**OBJECTIVE**. Please find every line in the data below that contains the string "image", and copy each of those lines in full.
═══ RECORDS SHOWN ═══
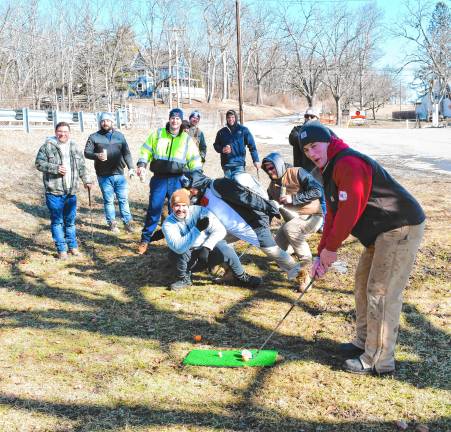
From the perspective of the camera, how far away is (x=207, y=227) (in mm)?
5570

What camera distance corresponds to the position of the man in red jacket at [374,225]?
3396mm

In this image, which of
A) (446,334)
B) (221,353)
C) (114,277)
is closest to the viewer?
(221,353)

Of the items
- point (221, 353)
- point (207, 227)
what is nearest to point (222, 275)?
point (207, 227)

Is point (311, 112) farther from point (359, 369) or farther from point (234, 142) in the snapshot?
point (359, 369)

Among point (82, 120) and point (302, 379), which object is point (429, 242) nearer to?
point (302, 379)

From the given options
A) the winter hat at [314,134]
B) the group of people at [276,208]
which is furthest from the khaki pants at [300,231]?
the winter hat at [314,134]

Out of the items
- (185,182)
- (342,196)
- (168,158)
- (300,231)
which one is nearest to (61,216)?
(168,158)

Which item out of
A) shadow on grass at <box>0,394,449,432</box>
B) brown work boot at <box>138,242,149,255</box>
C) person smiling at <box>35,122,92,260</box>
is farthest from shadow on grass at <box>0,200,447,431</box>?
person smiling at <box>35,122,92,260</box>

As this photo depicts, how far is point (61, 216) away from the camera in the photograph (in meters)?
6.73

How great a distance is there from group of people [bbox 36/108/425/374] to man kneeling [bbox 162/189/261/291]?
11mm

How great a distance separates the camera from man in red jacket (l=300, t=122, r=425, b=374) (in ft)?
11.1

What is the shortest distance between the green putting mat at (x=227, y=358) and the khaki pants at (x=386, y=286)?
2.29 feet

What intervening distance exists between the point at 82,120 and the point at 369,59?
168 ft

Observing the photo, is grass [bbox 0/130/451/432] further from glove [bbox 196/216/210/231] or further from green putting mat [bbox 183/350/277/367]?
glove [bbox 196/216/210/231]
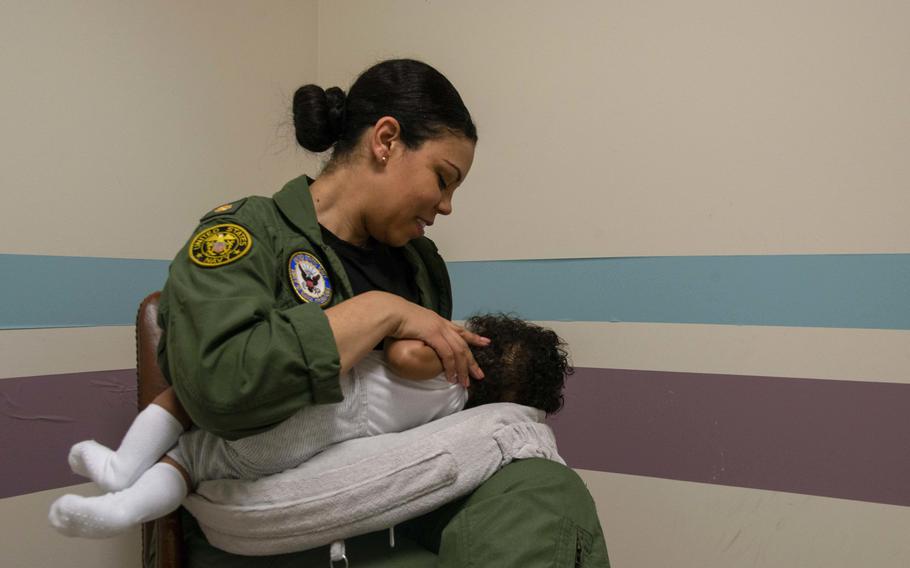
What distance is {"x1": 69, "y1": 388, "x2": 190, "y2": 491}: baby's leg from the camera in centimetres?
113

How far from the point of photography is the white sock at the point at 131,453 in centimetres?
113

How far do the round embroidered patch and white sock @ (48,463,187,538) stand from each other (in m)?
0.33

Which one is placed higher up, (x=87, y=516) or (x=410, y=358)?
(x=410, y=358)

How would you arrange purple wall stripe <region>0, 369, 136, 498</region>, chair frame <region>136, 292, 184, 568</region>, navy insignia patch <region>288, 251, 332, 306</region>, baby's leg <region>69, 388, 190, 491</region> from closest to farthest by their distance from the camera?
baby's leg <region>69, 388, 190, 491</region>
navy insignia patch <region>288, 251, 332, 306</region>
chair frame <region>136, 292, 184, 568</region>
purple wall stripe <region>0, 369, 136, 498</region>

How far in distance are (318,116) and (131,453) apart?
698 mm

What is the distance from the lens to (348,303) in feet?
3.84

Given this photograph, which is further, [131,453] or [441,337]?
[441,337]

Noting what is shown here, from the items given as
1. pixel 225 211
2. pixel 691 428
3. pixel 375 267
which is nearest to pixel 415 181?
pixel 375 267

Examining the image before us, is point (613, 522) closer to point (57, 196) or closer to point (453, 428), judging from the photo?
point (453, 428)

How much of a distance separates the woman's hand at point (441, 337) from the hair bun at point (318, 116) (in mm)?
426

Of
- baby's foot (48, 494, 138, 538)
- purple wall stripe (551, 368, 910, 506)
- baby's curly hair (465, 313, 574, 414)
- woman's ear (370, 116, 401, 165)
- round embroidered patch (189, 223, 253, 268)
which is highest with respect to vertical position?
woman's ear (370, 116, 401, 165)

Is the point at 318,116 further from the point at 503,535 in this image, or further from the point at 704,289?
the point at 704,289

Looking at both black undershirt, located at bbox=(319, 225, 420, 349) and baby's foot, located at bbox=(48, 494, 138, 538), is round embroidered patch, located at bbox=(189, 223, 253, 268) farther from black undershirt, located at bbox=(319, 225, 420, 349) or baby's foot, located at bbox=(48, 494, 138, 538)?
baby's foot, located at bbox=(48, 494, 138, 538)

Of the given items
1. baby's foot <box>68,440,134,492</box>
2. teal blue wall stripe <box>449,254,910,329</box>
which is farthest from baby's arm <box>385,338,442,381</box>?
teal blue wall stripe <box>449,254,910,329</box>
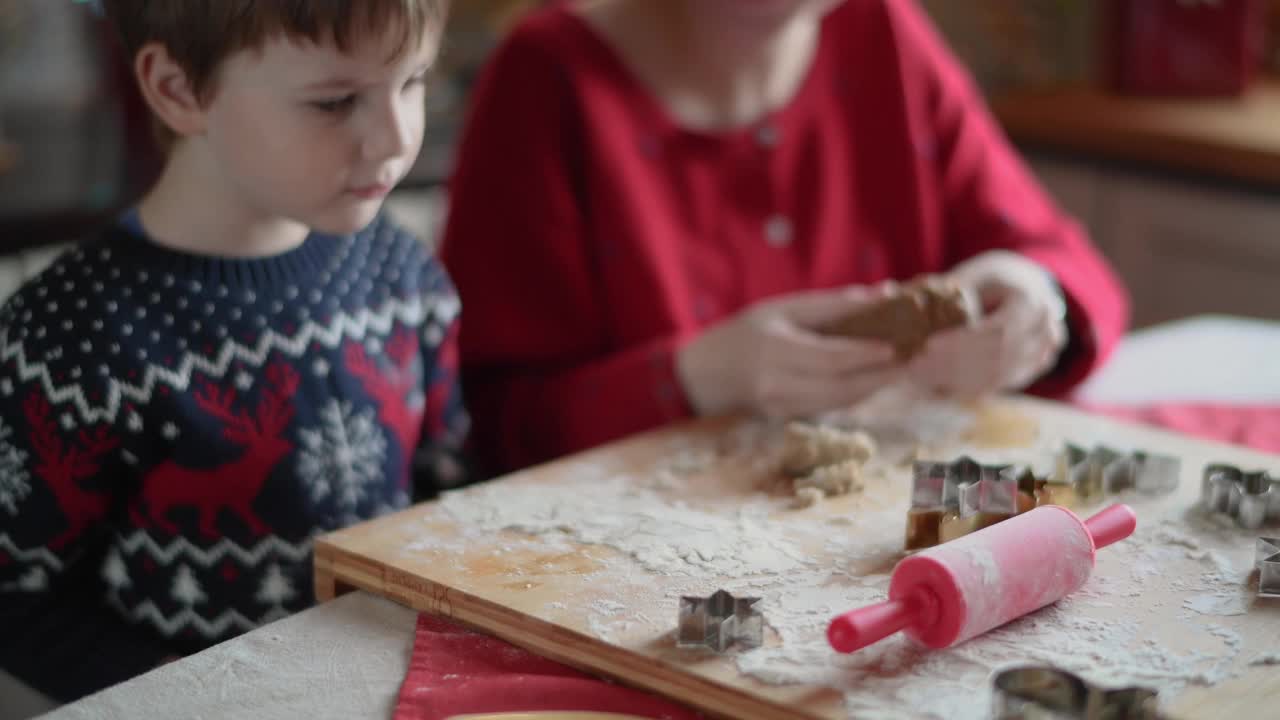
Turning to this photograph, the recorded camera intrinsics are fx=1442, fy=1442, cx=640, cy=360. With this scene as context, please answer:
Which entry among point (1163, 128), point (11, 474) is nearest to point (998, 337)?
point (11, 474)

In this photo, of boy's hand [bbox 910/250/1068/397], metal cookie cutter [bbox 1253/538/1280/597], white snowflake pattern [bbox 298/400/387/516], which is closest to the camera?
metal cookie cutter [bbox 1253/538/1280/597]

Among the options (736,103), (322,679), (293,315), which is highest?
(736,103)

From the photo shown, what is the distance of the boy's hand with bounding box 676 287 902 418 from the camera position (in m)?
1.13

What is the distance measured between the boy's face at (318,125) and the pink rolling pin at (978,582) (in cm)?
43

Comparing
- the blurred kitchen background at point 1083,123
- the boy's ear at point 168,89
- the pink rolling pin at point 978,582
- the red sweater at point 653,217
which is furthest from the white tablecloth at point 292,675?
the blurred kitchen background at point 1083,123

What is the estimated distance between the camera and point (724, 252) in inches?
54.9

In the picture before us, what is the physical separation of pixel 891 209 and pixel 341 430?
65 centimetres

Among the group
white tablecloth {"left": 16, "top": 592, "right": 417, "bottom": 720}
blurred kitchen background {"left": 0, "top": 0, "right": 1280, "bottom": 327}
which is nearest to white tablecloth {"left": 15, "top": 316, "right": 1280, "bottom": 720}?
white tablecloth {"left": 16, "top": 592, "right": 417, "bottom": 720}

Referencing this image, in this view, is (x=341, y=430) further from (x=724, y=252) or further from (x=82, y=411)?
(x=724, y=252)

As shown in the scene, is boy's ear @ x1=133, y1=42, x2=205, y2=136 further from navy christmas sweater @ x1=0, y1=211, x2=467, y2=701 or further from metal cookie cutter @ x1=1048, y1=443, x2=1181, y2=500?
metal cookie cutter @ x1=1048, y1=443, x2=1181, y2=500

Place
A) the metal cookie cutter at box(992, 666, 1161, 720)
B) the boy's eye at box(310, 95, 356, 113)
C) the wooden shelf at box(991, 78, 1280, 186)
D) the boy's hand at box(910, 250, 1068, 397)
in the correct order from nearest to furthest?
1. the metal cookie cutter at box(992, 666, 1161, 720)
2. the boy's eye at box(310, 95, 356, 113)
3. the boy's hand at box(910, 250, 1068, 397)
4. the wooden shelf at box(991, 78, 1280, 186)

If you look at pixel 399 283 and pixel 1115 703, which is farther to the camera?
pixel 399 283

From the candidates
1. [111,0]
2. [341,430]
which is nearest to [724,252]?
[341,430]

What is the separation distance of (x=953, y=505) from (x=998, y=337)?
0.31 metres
═══
**REPLY**.
In this image, which of
Examining the image before us, is point (613, 522) closer to point (57, 196) or closer to point (453, 428), judging from the photo?
Is the point at 318,116 further from the point at 503,535 in this image, or further from the point at 704,289?
Referencing this image, in this view, is (x=341, y=430) further from (x=724, y=252) or further from (x=82, y=411)?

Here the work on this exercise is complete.